Fans of the Yale football team will notice several changes on the field for the 2015 iteration of the Bulldogs — a new starting running back, the addition of transfer wide receiver Bo Hines ’18 and a bolstered defense under a refreshed coaching staff, to name a few. But one notable change that will be seen in the upcoming season will not be on the field, but just outside of its perimeter: stadium lights.

Due to a pair of scheduling decisions made during the offseason, the Elis will be under the lights in two historic contests this year. Yale’s game at Penn will be on a Friday night at 7 p.m., while the 132nd rendition of the Harvard-Yale game will require temporary lighting at the Yale Bowl because of a 2:30 p.m. starting time, two hours later than The Game’s usual kickoff.

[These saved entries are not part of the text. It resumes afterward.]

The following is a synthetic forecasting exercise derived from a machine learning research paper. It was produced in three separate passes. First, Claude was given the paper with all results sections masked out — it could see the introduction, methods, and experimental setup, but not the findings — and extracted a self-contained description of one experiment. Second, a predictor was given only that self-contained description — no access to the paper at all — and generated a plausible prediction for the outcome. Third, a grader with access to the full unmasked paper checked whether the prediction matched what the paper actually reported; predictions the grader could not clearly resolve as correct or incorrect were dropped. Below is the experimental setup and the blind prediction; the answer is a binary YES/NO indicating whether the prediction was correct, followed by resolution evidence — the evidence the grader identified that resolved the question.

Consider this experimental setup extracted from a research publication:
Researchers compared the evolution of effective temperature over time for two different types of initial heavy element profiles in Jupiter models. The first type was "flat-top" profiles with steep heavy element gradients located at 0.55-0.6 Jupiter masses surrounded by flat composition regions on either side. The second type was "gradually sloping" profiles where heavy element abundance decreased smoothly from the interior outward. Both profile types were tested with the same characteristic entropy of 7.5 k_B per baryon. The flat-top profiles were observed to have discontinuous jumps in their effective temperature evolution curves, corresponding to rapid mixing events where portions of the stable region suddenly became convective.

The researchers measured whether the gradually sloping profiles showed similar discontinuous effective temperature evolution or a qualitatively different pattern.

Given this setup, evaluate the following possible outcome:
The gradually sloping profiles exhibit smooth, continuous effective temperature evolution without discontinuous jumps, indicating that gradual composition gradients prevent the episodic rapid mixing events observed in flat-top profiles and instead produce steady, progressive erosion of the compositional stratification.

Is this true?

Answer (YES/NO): YES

The Friday night game at Franklin Field, slated for Oct. 23, will be Yale’s third ever game on a Friday, and its first in 18 years. But this year’s Harvard-Yale contest will be even more historic, as Nov. 21, 2015, will mark the first time ever that lights are used for a game at the Yale Bowl.

“I know that type of change, especially in a game under the lights, always brings a little bit more crowd energy, just because it’s such a different feel,” tight end Sebastian Little ’16 said. “That’s really what I’m excited for, getting people in the seats involved and having a lot of people at the games.”

The unusual time of the Harvard-Yale game stems from a scheduling request from NBC Sports Network, which will be televising the game, according to Steve Conn, associate director of athletics sports publicity.

The 101-year-old Yale Bowl, currently the only Ivy League football field without stadium lighting, will need a temporary lighting system installed for the contest. Conn said that when NBCSN was informed about this complication, the network offered to handle the lighting addition.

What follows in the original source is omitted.